- _Written instruction 1_: In the records, edit the lines from the one containing "What is the" through the end of the records, inclusive, replacing "captured scene" with "photographed scene" and keeping everything else the same. Return only those lines.

- _Page excerpt_:
# # #
Naturally, I and therefore Black Ivory Tower as a whole are out of touch with the world. I am oblivious to people making demands or metal scenes deciding what’s cool or not, so I will not have the dubious honour of catering to either group. Why yes, I do feel cool and special about this defiance, but that’s not the point. I am a lazy writer and music listener, and I would prefer to listen to the same amazing album for the 50th time over having the goddamn common courtesy of responding in high spirits to that uncalled for promo request, telling them that yes, I will indeed happily oblige myself to give these rad new thrash maniac warriors from Gilipollas, CA a try. You scratch my back, I’ll fall asleep on yours.
In spite of my distance from the metal scene and the ever-fading hope of me becoming a prolific writer, I have managed to cram some of my musical ruminations into one bite-sized article with all the features that water it down to the point where it can compete with all the mundane shit that’s just about to ooze out of the ebola-ridden pores of the metal press. It’s a listicle, it talks about the best albums of 2014, and there are 10 albums to keep everything organised and divisible by 2 to satisfy the inherently autistic metalverse. To top it off, I also used the suffix ‘-verse’ somewhere in the article.
The only difference? These are my personal favourite metal albums I listened to in 2014, and I don’t care when they were released. Enjoy, Rain Man.
Kamaedzitca – Bezmolvnie slova tvoy (Voiceless are your words)
Many things have already been said about this album. Mostly by myself. If you somehow managed to miss out on the giant review I wrote for it, or the extra words I dedicated to this release in our beloved magazine, it will suffice to say this is an album that you never saw coming. Emerging from a scene that is a potpourri of Soviet-era subcultural relics, political activism and transmogrified Western aesthetics, Voiceless are your words is an aural chrestomathy that keeps throwing you off your guard all along its 75-minute running time. Whether it is the poeticism of the title track, the goofiness of “Straight Edge Sport”, or the supreme vocal delivery on “Ocean of loneliness”, Kamaedzitca establish themselves as masters of all trades, fuck-ups of none. The leitmotifs of urban melancholy and cosmic contemplation run throughout this album with a continuity commensurate with the band members’ gym visits, the latter of which helps them maintain a posture that enables them to kick your scrawny ass if you do wrong by them.
# # #
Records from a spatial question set
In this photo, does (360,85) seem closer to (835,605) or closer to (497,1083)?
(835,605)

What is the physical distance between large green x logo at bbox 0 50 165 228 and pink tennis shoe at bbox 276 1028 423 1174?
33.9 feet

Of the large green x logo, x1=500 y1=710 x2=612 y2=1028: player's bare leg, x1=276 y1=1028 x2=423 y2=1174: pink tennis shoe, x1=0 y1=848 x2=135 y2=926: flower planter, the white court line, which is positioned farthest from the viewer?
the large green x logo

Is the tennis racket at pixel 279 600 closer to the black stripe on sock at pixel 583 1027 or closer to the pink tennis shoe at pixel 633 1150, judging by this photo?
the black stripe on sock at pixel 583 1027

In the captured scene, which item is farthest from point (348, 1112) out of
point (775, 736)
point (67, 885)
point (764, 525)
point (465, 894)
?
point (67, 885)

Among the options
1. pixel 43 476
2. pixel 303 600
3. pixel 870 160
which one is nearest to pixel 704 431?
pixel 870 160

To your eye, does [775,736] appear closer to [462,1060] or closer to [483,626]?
# # #
- _Written instruction 2_:
Answer these questions using the excerpt on favorite metal albums of 2014:
(a) How many albums are in the list?
(b) How long is the running time of Voiceless are your words?
(c) Which track is credited with supreme vocal delivery?

- _Task result 1_:
What is the physical distance between large green x logo at bbox 0 50 165 228 and pink tennis shoe at bbox 276 1028 423 1174?
33.9 feet

Of the large green x logo, x1=500 y1=710 x2=612 y2=1028: player's bare leg, x1=276 y1=1028 x2=423 y2=1174: pink tennis shoe, x1=0 y1=848 x2=135 y2=926: flower planter, the white court line, which is positioned farthest from the viewer?
the large green x logo

Is the tennis racket at pixel 279 600 closer to the black stripe on sock at pixel 583 1027 or closer to the pink tennis shoe at pixel 633 1150, judging by this photo?
the black stripe on sock at pixel 583 1027

In the photographed scene, which item is farthest from point (348, 1112) out of
point (775, 736)
point (67, 885)
point (764, 525)
point (465, 894)
?
point (67, 885)

Among the options
1. pixel 43 476
2. pixel 303 600
3. pixel 870 160
which one is nearest to pixel 704 431?
pixel 870 160

To your eye, does [775,736] appear closer to [462,1060] or closer to [483,626]?

- _Task result 2_:
(a) 10
(b) 75 minutes
(c) "Ocean of loneliness"